## PASSAGE FOR REVIEW

..............................

From Silence to Symphony: How We Built an AI-Powered Audio Mixing Engine with FFmpeg 8 and Intelligent Agents

1 min read Engineering
From Silence to Symphony: How We Built an AI-Powered Audio Mixing Engine with FFmpeg 8 and Intelligent Agents

From Silence to Symphony: How We Built an AI-Powered Audio Mixing Engine with FFmpeg 8 and Intelligent Agents

Creating professional meditation audio isn’t just about layering a voice track over background music. It’s an intricate dance of frequencies, dynamics, and timing that traditionally required a skilled audio engineer with years of experience.

The Challenge: When Art Meets Algorithm

Our challenge was ambitious: automate the creation of studio-quality meditation mantras by intelligently mixing voice narrations with background music—while ensuring the result felt organic, not robotic.

..............................

## MATERIAL PROVIDED
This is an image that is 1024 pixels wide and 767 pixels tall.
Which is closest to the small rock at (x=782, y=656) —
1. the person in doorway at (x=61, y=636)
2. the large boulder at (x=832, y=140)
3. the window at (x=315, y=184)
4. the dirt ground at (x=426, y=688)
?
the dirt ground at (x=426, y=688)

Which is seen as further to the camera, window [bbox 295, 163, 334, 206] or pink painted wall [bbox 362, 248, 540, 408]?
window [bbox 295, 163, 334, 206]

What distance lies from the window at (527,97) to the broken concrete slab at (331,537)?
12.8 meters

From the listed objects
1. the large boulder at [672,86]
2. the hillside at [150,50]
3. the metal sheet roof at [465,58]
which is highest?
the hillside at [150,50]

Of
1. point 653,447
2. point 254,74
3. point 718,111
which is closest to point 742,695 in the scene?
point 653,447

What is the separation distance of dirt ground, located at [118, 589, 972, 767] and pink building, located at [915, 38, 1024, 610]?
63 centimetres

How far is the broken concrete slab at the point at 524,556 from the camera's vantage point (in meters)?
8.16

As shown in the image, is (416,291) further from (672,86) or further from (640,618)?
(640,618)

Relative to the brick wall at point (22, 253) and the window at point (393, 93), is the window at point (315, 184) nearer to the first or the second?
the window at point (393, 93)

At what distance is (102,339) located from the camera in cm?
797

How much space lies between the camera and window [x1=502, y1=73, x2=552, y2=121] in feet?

..............................

## REQUIRED TASKS
**A)** Answer these questions using the article about the AI-powered audio mixing engine:
(i) Which version of FFmpeg was used to build the engine?
(ii) According to the article, what did creating this kind of audio traditionally require?
(iii) What did the team's challenge aim to automate the creation of?
**B)** Reproduce the article about the AI-powered audio mixing engine between "Our challenge was" and "organic, not robotic.", inclusive.

## EXPECTED RESULTS
**A)**
(i) FFmpeg 8
(ii) A skilled audio engineer with years of experience
(iii) Studio-quality meditation mantras

**B)**
Our challenge was ambitious: automate the creation of studio-quality meditation mantras by intelligently mixing voice narrations with background music—while ensuring the result felt organic, not robotic.